» WHAT TO WORK ON:
**a.** Change "Chrome Extension" to "browser extension" in the Heartbleed thread and write out the passage that begins at the words "(As listed here..." and stops after "traingineer (Apr 13, 2014)".
**b.** Pick out each line of the listing that contains the word "does".

» PROVIDED PASSAGE:

********

# Warning: Heartbleed Bug affects 500px.com, flickr.com, et al!!



## RustyTheGeek (Apr 10, 2014)

*FYI - For those of you that haven't heard the news about the HEARTBLEED SSL BUG...

There are many websites that are vulnerable to the bug until they are patched.*

*Affected PHOTO sites include 500px.com and flickr.com.*

(As listed here... https://github.com/musalbas/heartbleed-masstest/blob/master/top1000.txt)

*Also, I just tested the vonage.com login page and it is also affected.*

*Go to these sites to test (paste in the address of) the URL of the https login page before you use or login to the site again. There is also a Chrome Extension linked at the filippo site.*
*https://www.ssllabs.com/ssltest* OR *http://filippo.io/Heartbleed/*


----------



## traingineer (Apr 13, 2014)

RustyTheGeek said:


> *FYI - For those of you that haven't heard the news about the HEARTBLEED SSL BUG...
> 
> There are many websites that are vulnerable to the bug until they are patched.*
> 
> ...



Thank you for the info!


----------



## jrista (Apr 13, 2014)

********

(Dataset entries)
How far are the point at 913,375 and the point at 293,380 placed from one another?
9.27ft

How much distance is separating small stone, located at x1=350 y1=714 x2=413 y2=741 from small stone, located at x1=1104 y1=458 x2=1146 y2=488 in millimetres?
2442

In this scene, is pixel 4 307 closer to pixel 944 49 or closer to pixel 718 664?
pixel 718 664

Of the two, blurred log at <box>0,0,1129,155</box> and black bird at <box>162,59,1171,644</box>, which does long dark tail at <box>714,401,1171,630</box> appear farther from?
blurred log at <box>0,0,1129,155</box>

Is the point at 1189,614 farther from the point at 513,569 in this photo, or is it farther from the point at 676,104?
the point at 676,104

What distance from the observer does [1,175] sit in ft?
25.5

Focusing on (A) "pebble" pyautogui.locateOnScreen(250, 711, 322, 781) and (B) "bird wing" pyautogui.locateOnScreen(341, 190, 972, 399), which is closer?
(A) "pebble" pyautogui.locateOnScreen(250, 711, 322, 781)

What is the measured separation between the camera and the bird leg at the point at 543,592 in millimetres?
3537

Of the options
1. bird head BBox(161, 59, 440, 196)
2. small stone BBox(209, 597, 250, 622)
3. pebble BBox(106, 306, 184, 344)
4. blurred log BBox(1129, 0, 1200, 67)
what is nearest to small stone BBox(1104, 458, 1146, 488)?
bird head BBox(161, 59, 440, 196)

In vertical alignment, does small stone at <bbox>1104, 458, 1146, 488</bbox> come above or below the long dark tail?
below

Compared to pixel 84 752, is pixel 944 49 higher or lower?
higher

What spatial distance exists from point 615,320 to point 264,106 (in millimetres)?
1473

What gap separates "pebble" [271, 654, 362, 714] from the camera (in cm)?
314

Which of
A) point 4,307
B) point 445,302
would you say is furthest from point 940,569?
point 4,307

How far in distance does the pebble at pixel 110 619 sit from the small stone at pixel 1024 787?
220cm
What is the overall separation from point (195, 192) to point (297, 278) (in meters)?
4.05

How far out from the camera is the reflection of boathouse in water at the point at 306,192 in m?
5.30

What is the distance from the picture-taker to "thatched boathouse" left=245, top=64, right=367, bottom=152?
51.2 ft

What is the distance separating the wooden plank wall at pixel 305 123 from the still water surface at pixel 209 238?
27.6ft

********

» RESPONSES TO THE TASKS:
**a.**
(As listed here... https://github.com/musalbas/heartbleed-masstest/blob/master/top1000.txt)

*Also, I just tested the vonage.com login page and it is also affected.*

*Go to these sites to test (paste in the address of) the URL of the https login page before you use or login to the site again. There is also a browser extension linked at the filippo site.*
*https://www.ssllabs.com/ssltest* OR *http://filippo.io/Heartbleed/*


----------



## traingineer (Apr 13, 2014)

**b.**
Of the two, blurred log at <box>0,0,1129,155</box> and black bird at <box>162,59,1171,644</box>, which does long dark tail at <box>714,401,1171,630</box> appear farther from?
What distance from the observer does [1,175] sit in ft?
In vertical alignment, does small stone at <bbox>1104, 458, 1146, 488</bbox> come above or below the long dark tail?
How far in distance does the pebble at pixel 110 619 sit from the small stone at pixel 1024 787?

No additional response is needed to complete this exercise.